DeonticBench sets the agenda for:

• Novel neuro-symbolic architectures: Approaches that natively bind context retrieval/structural grounding and integrate executable code correctness during pretraining.
• Program synthesis under legal constraints: Models that generate not just syntactically valid but semantically faithful code over statutes, with explicit support for complex logical constructs and exception handling.
• Multi-domain adaptation: Transfer learning to map improvements in mathematical, logical, or natural legal sub-domains to rule-based reasoning benchmarks.
• Confidence-aware inference: Practical high-stakes deployment requires abstention calibration and multi-stage cascading with deferral to human review or expert models for low-confidence instances.

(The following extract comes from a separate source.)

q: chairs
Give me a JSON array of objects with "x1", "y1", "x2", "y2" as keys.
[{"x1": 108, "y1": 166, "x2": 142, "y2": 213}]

DeonticBench also acts as an anchor for honest evaluation as models continue to scale and as new alignment or finetuning techniques are proposed.

Conclusion

DeonticBench establishes a comprehensive, realistic testbed for LLM reasoning under explicit rule regimes, combining symbolic and chain-of-thought workflows with gold Prolog supervision. Across domains and SOTA model classes, the benchmark exposes consistent underperformance and identifies actionable failure modes: symbolic program synthesis and rule grounding remain critical weaknesses for LLMs and RL-enhanced coding agents. Addressing these gaps is essential for responsible AI deployment in legal, regulatory, and high-stakes administrative settings.